BBB: Criminals Hijacking Online Vehicle Ads to Trick Consumers

June 28, 2012 Updated Jun 28, 2012 at 1:44 PM EDT


BBB: Criminals Hijacking Online Vehicle Ads to Trick Consumers

June 28, 2012 Updated Jun 28, 2012 at 1:44 PM EDT

( BBB news release) If you are cruising the online vehicle ads for a new ride, the Better Business Bureau warns consumers to be alert to criminals that hijack online ads to “sell” vehicles they do not own and have no intention of delivering.

According to a BBB news release:

The Federal Bureau of Investigation’s Crime Complaint Center received nearly 14,000 complaints from consumers who had been victimized or targeted by these scams from 2008 through last year. Victims lost nearly $44.5 million.

The scam varies, but what often happens is that consumers find vehicles they like advertised on a legitimate website, often at a below-market price. When the buyer contacts the seller, usually from an email address in the ad, the seller responds with a hard-luck story about why they’re selling the vehicle at such a low price.

The seller then asks the buyer to move the transaction to another website, often citing security reasons, and offers a buyer protection plan in the name of a well-known entity, usually a large online company.  The buyer receives an invoice and is instructed to wire the funds to an account. In some cases, sellers have posed as company representatives in a live chat, offering to answer questions from buyers.

Buyers are asked to fax a receipt to show that the funds have been wired, and the seller and buyer agree on where and when the vehicle will be delivered. Of course, once the money is wired, there is no vehicle and the buyer’s money is gone.

“The instructions to wire the money should alert buyers that the deal is a scam, if they haven’t figured that out when the seller refuses to make the car available for the buyer to inspect,” said Michelle L. Corey, BBB president and CEO.

In most cases, according to the FBI, the ad that a consumer sees online is either phony or was hijacked from another website. When the seller asks buyers to switch to a second site, it is usually a spoof of a legitimate site where the scammer can conduct a criminal business. Any “buyer protection plan” is bogus.

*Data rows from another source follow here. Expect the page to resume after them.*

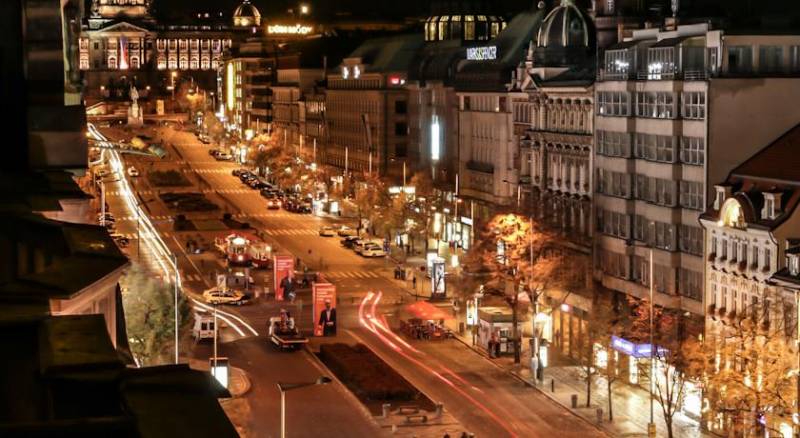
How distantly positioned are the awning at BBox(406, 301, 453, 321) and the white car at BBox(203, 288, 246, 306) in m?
13.2

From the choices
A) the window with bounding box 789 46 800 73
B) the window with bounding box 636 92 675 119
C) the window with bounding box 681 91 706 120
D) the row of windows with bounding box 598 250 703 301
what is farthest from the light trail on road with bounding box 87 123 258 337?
the window with bounding box 789 46 800 73

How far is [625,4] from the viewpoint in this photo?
374ft

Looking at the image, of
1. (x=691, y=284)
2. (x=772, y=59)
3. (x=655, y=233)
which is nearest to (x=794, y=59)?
(x=772, y=59)

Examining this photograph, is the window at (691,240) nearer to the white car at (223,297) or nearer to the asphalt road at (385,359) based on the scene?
the asphalt road at (385,359)

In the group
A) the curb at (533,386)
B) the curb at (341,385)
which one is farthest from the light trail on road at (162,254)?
the curb at (533,386)

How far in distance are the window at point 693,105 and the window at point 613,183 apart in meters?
10.2

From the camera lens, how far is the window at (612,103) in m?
100

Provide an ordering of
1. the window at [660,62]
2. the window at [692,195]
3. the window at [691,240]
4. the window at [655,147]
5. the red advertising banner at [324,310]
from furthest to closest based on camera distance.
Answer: the red advertising banner at [324,310] → the window at [655,147] → the window at [660,62] → the window at [692,195] → the window at [691,240]

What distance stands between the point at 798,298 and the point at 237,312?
58.5 meters

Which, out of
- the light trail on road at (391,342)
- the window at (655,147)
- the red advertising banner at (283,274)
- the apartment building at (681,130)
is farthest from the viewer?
the red advertising banner at (283,274)

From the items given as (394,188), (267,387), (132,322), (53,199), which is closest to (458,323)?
(267,387)

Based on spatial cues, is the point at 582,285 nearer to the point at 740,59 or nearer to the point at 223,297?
the point at 740,59

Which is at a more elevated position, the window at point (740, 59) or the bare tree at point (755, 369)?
the window at point (740, 59)

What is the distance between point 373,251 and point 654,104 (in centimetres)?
6183
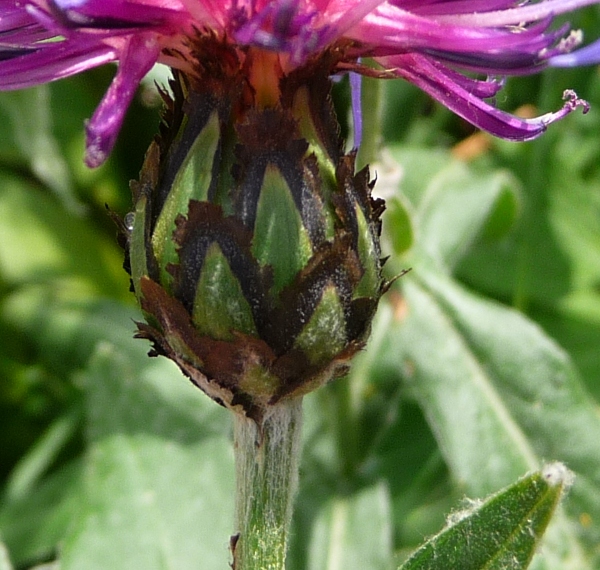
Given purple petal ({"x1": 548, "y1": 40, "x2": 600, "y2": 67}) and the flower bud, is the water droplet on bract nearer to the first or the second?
the flower bud

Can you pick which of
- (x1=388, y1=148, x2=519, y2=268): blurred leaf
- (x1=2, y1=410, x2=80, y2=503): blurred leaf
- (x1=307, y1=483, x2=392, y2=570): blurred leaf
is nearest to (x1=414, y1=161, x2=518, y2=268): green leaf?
(x1=388, y1=148, x2=519, y2=268): blurred leaf

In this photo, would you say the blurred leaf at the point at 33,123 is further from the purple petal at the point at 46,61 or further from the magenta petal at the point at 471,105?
the magenta petal at the point at 471,105

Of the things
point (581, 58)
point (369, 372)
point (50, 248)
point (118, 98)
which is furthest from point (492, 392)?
point (50, 248)

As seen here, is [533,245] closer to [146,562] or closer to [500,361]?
[500,361]

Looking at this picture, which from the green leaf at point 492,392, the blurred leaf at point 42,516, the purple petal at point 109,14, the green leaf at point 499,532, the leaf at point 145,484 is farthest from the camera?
the blurred leaf at point 42,516

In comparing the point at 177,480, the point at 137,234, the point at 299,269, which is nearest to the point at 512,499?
the point at 299,269

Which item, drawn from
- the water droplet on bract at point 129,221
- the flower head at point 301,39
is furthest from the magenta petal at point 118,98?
the water droplet on bract at point 129,221

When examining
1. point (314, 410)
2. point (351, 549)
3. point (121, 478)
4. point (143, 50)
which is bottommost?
point (351, 549)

The scam has a number of red flags that should alert consumers:

    The price is too good to be true.
    The transaction is moved to another website.
    The seller says the “buyer protection plan” will cover the transaction even though the sale has been moved to another site.
    The seller won’t let the buyer inspect the car before purchase.
    The seller claims to be unable to show the car because they’re in the military and are about to be deployed, because they’re moving, because the owner died or because of some other reason.
    The money has to be wired to the seller.